大分砕けて話せるようになってきた由香利が問えば、夏希も少し考え頷く。

「そうだね…うーん。課題も無いし、持ち物も特別変わりなくって…あー、そういえば。」

何か思い出したのか、夏希の眉が寄り言いにくそうに視線を泳がせる。

「…桐島先生がねえ……。」

え?私に何か?

「何々?!気になるよ?」

それでも何とも言えない表情の夏希だが、一つ溜め息を吐いてから視線を戻した。

「桐島先生が、由香利に朝一番で職員室に来るようにって言うように…言われた気がする。」

………………は?

「…え?え…?」
「だよね~。一体何だろうね?朝一番でって、ちょっと怖い。もしかして、何かしたの?」
「………えー。いや?」

不思議そうな夏希を他所に、由香利はある事が浮かんでくる。

もしかして、弁当?不味かったか、あたったか。もしかして、アレルギーでも出たとか?なら、私には責任無いでしょ?いや、押し付けちゃったからな~。

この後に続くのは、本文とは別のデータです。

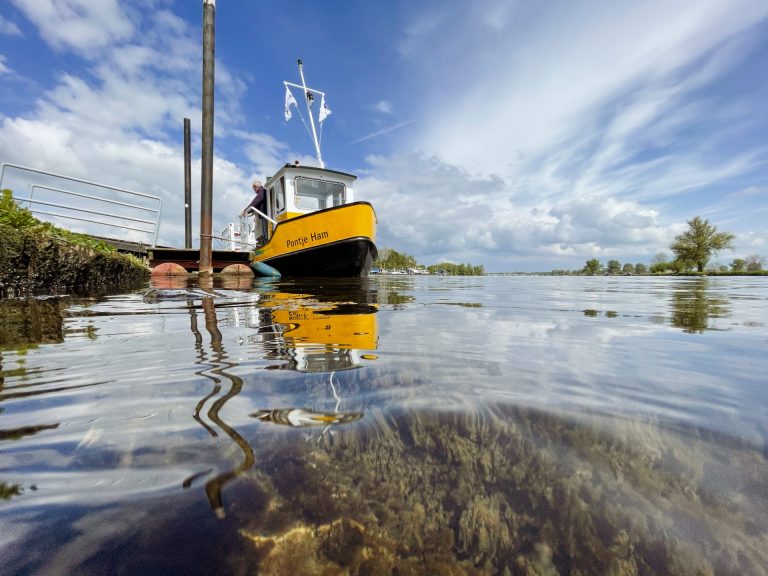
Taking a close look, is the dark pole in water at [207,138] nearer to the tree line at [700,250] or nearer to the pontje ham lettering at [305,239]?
the pontje ham lettering at [305,239]

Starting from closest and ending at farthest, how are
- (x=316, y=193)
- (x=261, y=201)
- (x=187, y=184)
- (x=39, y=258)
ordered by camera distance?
(x=39, y=258) → (x=316, y=193) → (x=261, y=201) → (x=187, y=184)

悶々と考えつつ、口は勝手に夏希との会話を途切れさせずにいた。いや私、すげえな。

学校に着くとまだ早かったのか、人もあまり登校しておらず夏希と教室に入る。鞄を片付け、制服の裾を伸ばしながら席に座り夏希と言葉を交わす。

「やっぱり、行った方が良いよね?」
「…うーん、うん。あ、もしかしたら、委員の仕事とかかもよ?」

由香利が行きたくないオーラを醸し出すので、夏希は慌てて軽い口調で返してみる。 

(由香利って素直そうだし、悪い事はしてない筈。)

夏希の励ましに、少し希望の出た由香利は「そうだよね」と引き吊った笑顔で、ゆっくりと教室を出るのであった。重たい足を引きづり、職員室のドアを叩いて静かに入室する。

あー、やだなあ。
気の重い由香利だが、幸運な事に教師の姿は思ったよりは少ない。桐島の後ろ姿を見つけ、意を決して声を掛ける。

「…桐島先生、おはようございます。」
「ん?おお!おはよう、有川!良かった、元気そうじゃないか!」

ジャージ姿の桐島は、相変わらず通る声を張り上げる。他の先生も慣れたのか、此方の様子を見ても苦笑だけに留めている。

「はい、大丈夫です。あの、朝に来るようにって藤野さんに聞いて。」

由香利の言葉に、桐島も思い出したのか「そうだった」と目を見開いて頷く。 

「…弁当の礼をしたくてな。」

そこまで言った先生の次の言葉は、衝撃的な物であった。